→ Exercise goal: Say whether each statement agrees with the passage on safety training, answering yes or no and quoting the passage's deciding words: (a) traditional safety measures training against actual outcomes; (b) training has to address actual underlying causes; (c) traditional safety considers training an activity.

Training has to be viewed as a control mechanism to provide effective suppression of negative outcomes when risks are encountered, or to provide risk avoidance opportunities. That means training has to be focused, has to have measureable effect, and has to address actual underlying causes. Otherwise, you are training at a high cost to scattered effect, and you can never measure it against the outcomes you experience.

What is most peculiar about training is that traditional safety considers it an activity despite all the evidence that activity counts have no impact on bottom line results. Traditional safety would ask, “How many people were trained in harness use and maintenance?” Risk-management would ask, “How many people who required the training got it in a timely fashion, and based upon recent incidents how likely is it a refresher would reduce those incidents?” Traditional safety uses counts and has no metric to impart a value return indicator; risk-management applies training as a control, and consequently measures against actual outcomes.

→ Data segment:
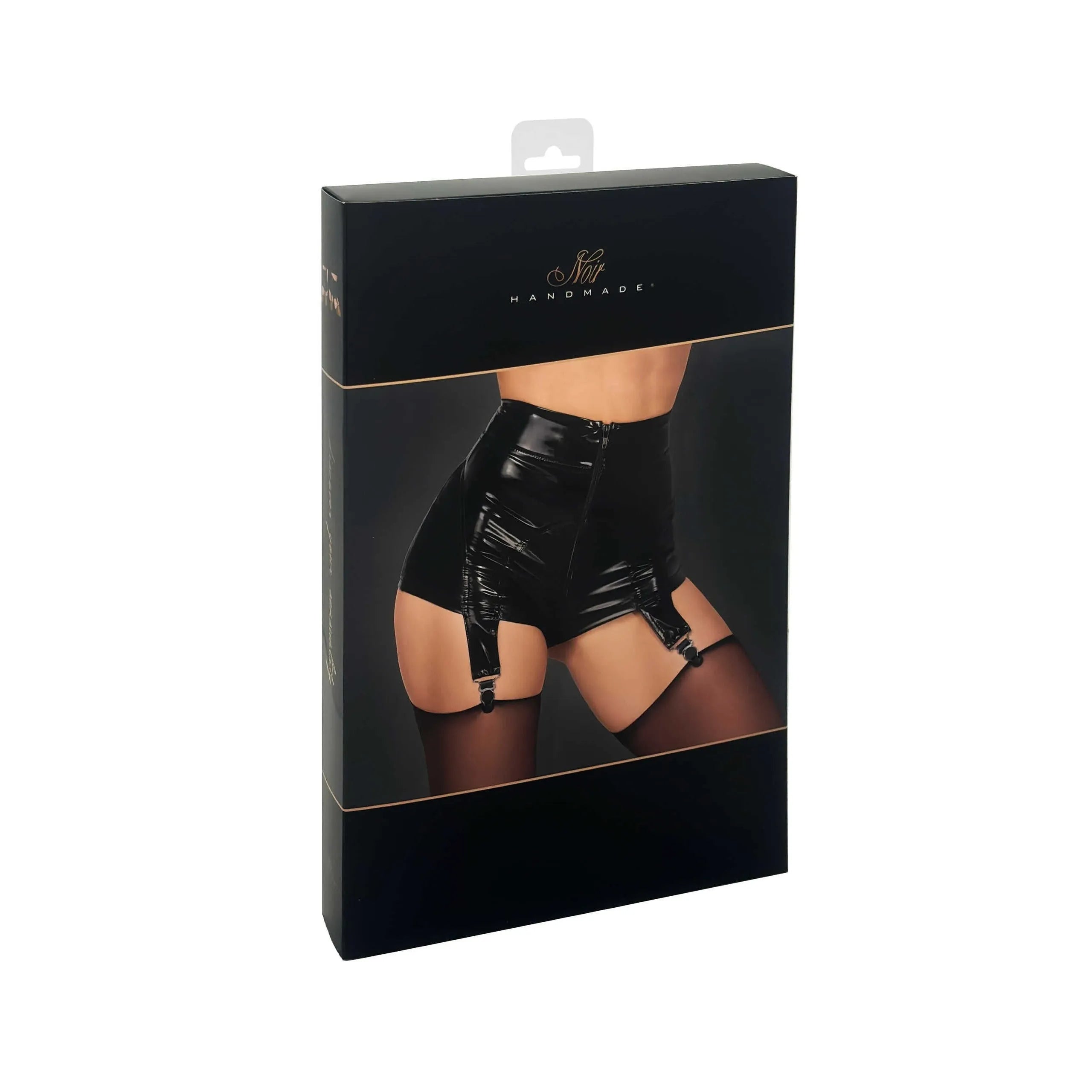 Short porte-jarretelles femme powerwetlook PVC soirée coquine audacieuse ajustement séduisant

→ Result for this exercise:
(a) No: "Traditional safety uses counts and has no metric to impart a value return indicator; risk-management applies training as a control, and consequently measures against actual outcomes."
(b) Yes: "training has to be focused, has to have measureable effect, and has to address actual underlying causes."
(c) Yes: "traditional safety considers it an activity despite all the evidence that activity counts have no impact on bottom line results."